Les violences antisémites arrivent en tête de ce triste palmarès. Avec 193 actes, soit six fois plus que l'année précédente, elles constituent aujourd'hui 62 % de l'ensemble des actions recensées en 2002 contre 45 % en 2001 mais 80 % en 2000 lors du déclenchement de la deuxième intifada. A l'exception de cette année 2000, c'est la première fois depuis dix ans que les actes antisémites dépassent les autres formes d'actions racistes. Le pourcentage de menaces antisémites est aussi impressionnant : 74 % de l'ensemble ont visé des juifs ou leurs biens. Mais les actes de malveillance contre les Maghrébins (169 recensés) atteignent aussi leur plus haut niveau depuis dix ans.

Ces violences et menaces, qui jusqu'alors étaient concentrées sur les départements de l'Ile-de-France, se sont disséminées sur l'ensemble du territoire. Deux régions réunissent à elles seules un tiers des menaces - le Nord et l'Ile-de-France - suivies de trois autres la Lorraine, le Languedoc-Roussillon, et la Picardie.

La CNCDH a choisi cette année de mettre l'accent sur le phénomène qui lui parait le plus marquant et inquiétant : la montée de la violence antisémite. L'année 2000 avait connu une "inflation sans précédent", notamment au dernier trimestre, rappelle-t-elle, mais cette flambée était "rapidement retombée pour devenir résiduelle" dans les derniers jours de l'année. L'antisémitisme a de nouveau "explosé" en 2002, simultanément à la recrudescence du conflit proche-oriental. C'est en effet fin mars-début avril, au moment de l'offensive de l'armée israélienne en Cisjordanie et de la recrudescence des attentats suicides en Israël que la France a connu un "brutal accroissement des actes anti-juifs", note l'étude. Dans son analyse, citée dans le rapport, le ministère de l'intérieur explique que certains des auteurs "originaires de quartiers sensibles et connus pour des délits de droit commun", ont prétendu s'identifier aux Palestiniens. La Commission exprime sa "grande inquiétude pour les prochains mois" du fait de l'apparition cyclique de ce type de violence dans un contexte international de guerre.

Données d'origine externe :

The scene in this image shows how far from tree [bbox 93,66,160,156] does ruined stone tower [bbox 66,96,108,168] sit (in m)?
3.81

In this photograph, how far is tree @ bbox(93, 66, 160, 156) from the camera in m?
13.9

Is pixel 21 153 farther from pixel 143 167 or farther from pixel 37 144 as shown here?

Seule note positive du rapport, le sondage réalisé tous les deux ans par l'institut BVA, donnant une image de l'opinion publique sur la perception du racisme en France, a livré des "résultats plutôt encourageants" selon la commission. Ainsi l'opinion estime majoritairement (à 54 %) qu'"il n'y a pas trop d'étrangers en France". L'antisémitisme ne semble pas non plus un sentiment en progression : 89 % des sondés répondent aussi que "les Français juifs sont des Français comme les autres".

D'autres indicateurs n'en sont pas moins inquiétants : ainsi 51 % estiment qu'il y a "trop d'immigrés". La lutte contre le racisme et l'antisémitisme n'apparaît pas comme indispensable aux personnes interrogées : seuls 59 % l'estiment "nécessaire" contre 39 % "pas vraiment" ou "pas du tout". Plus grave, seuls 48 % des Français se disent prêts à signaler un comportement raciste à la police. Une réponse que la Commission juge "préoccupante".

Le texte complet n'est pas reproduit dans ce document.